Au niveau du combat contre la drogue, le constat est tout aussi ahurissant. On se targue du nombre record de saisies de drogues. Par contre, le nombre de trafiquants arrêtés et traduits devant la justice reste relativement bas, voire inexistant. Dans l’affaire Franklin, par exemple, il n’y jusqu’ici eu aucun volet sur un possible trafic de drogue. Inouï, surtout quand on sait qu’une jeune femme, Shazia Oozeerally-Jaffar, a, elle, été vigoureusement arrêtée pour être prétendument à la tête d’un grand réseau de trafic de drogue après une opération policière de grande envergure. Mais les charges provisoires contre elle ont été abandonnées en Cour vendredi parce que les substances saisies chez elle n’étaient pas de la drogue. Ce qui interpelle le plus dans cette affaire, outre le fait que la vie et la réputation d’une jeune femme innocente ont été ternies à jamais, c’est que la police se soit laissée embobiner aussi facilement par l’escroc qu’est Hussein Abdool Rahim. Et le Premier ministre osera encore dire qu’il mène un combat sans relâche contre la drogue.
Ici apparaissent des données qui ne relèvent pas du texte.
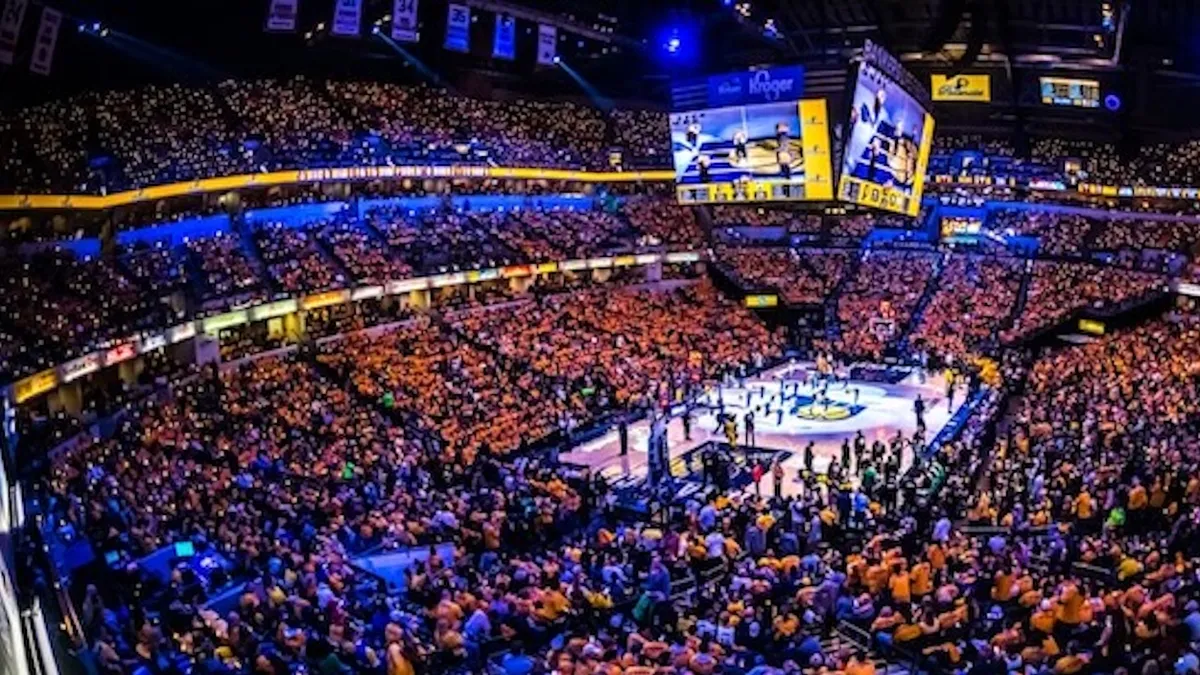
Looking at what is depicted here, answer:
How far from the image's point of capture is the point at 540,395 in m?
34.1

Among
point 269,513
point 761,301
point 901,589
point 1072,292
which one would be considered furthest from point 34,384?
point 1072,292

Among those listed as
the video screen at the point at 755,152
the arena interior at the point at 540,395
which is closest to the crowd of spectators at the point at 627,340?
the arena interior at the point at 540,395

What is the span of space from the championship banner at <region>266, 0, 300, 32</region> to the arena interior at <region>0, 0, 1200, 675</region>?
→ 13 cm

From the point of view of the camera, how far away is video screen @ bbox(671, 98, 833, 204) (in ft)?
92.8

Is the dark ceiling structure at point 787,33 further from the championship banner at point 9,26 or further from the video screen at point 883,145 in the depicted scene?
the championship banner at point 9,26

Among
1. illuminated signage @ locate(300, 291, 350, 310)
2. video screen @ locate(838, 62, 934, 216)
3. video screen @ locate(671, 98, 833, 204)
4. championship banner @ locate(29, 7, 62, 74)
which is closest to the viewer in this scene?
championship banner @ locate(29, 7, 62, 74)

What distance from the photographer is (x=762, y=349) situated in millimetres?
42781

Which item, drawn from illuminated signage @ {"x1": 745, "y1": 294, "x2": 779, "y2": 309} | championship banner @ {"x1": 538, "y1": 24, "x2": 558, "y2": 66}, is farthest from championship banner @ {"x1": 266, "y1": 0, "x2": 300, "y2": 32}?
illuminated signage @ {"x1": 745, "y1": 294, "x2": 779, "y2": 309}

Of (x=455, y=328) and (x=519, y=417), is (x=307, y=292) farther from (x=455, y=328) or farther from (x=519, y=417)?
(x=519, y=417)

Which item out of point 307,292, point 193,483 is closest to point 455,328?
point 307,292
Le pays se retrouve aujourd’hui à genoux. Sur tous les plans. Situation sociale suffocante, économie en lambeaux, éducation défaillante, méritocratie inexistante, fléaux ravageurs, démocratie en recul et autocratie en devenir… Suffisant pour que nos jeunes aillent voir ailleurs, là où l’herbe est plus verte. Alors que ceux qui restent continuent de payer les pots cassés d’un gouvernement pilleur et sans vision. De 2014 à 2023, le pays a régressé de façon drastique. Le bilan du MSM à ce jour est cataclysmique.